Is your server running well? How is it performing compared to yesterday or last week? Overall it might seem to be all OK, with CPUs sitting comfortably at 20% and the disks whirring softly in their rack...Yet someone’s not happy! Would you know who? What’s different about today?
How's that database server going?
At the most fundamental level - “How’s it going?” can be answered with a simple “Yes - it’s going” or “No - it’s not”.
Over time, aggregating these answers gives us the often cited statistic: Server Uptime. A server being “up 99.99% of the time” is of course only part of a more complex picture. A server being performant and responsive to a workload serving hundreds of users and thousands of tasks is harder to measure, and certainly harder to summarise into a single statistic. Let’s consider then not just “is the server going”, but “is it performing all tasks well - right now”.
Database monitoring and profiling
Conventional wisdom states that if there’s a problem affecting performance, it’s likely to be caused by a large or complex procedure. Monitoring solutions therefore focus only on procedures taking a long time to run. Procedures that are quick aren’t tracked at all, even if they’re run thousands of times by hundreds of people.
Another frequent reason for tracking only long-running transactions is the impracticality of logging everything in detail. Logging thousands of short transactions would generate so much data that the logging itself would only add to performance issues.
The result of this conventional wisdom and pragmatism is that for all logged SQL taking more than a few seconds to run - there are another 10,000 small blocks ignored.
Death by “A Thousand Cuts”
Small doesn’t necessarily mean unimportant. Let’s consider there’s a small procedure, which is currently taking 0.3 seconds to run. That might seem fast, until we find it’s ran 1,000 times! Suddenly, 0.3 seconds becomes five minutes, and that’s far longer than most people would want to sit around waiting!
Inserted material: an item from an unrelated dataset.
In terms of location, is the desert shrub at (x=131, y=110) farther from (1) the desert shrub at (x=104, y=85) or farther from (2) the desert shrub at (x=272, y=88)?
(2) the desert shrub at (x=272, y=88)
If we knew that it should normally take 0.003 seconds, then by comparison 0.3 seconds suddenly looks very slow indeed! However as noted above, many monitoring and profiling solutions will not record any of this as each discrete run is still considered trivial.
Running counters of execution statistics
Microsoft SQL Server does however record running totals of CPU use, execution time and also disk I/O statistics. These are maintained in an internal system dynamic management view: “Execution Query Statistics”.
Each individual part of every procedure across all databases has its own running total. Over time, run-counts, CPU use and total execution times are incremented each time a procedure is run, similar to the odometer of a car.
When looking at these totals, it’s often the case that the biggest consumers of CPU aren’t the long-running processes you might expect (like month-end KPI reports). Instead they’re often innocuous things - though run very frequently.
The limitation of the running-totals stored in “Execution Query Statistics” is that the statistics are aggregated from the point in time the server first starts-up. On a server with 99.99% uptime we can expect that generally we’ll be looking at running sums that have had plenty of time to become very large numbers. Considering the example above of a change in execution times from 0.003 seconds to 0.3 seconds; this will not have a detectable impact on a very large running sum for quite a while!
But what is happening right now?
While the totals for CPU and execution duration can’t show us procedures that are only recently performing poorly - we can work out what’s going on if we take a few snapshots over time.
By recording a snapshot of execution counters periodically, the subtracted difference from one snapshot to the next will show the actual CPU used for the intervening period.
In practice, taking snapshots is easy, and also quick thanks to the handy inclusion by Microsoft of a timestamp showing the last run-time for each query. It’s easy therefore to snapshot new totals for just queries run since the previous snapshot.
Once a baseline is established, or by comparing to the previous days’ averages, queries using more CPU or time to complete can be easily spotted.
What we’ve found
Over time, execution times for procedures can change. Changes might occur because the volume of data increases over time causing SQL to behave differently. For example; an index-lookup for rows might become a table-scan once the rowcount crosses a certain threshold.
Detecting these kinds of changes quickly can mean problems are resolved even before the phone starts to ring.
Although detailed logging of long-running procedures is useful, we’ve found that keeping tabs on the Execution Statistics’ running totals has allowed us to not just say “Yes - the servers’ are up” but also “Yes - all the systems’ are running well, as they have been all week!”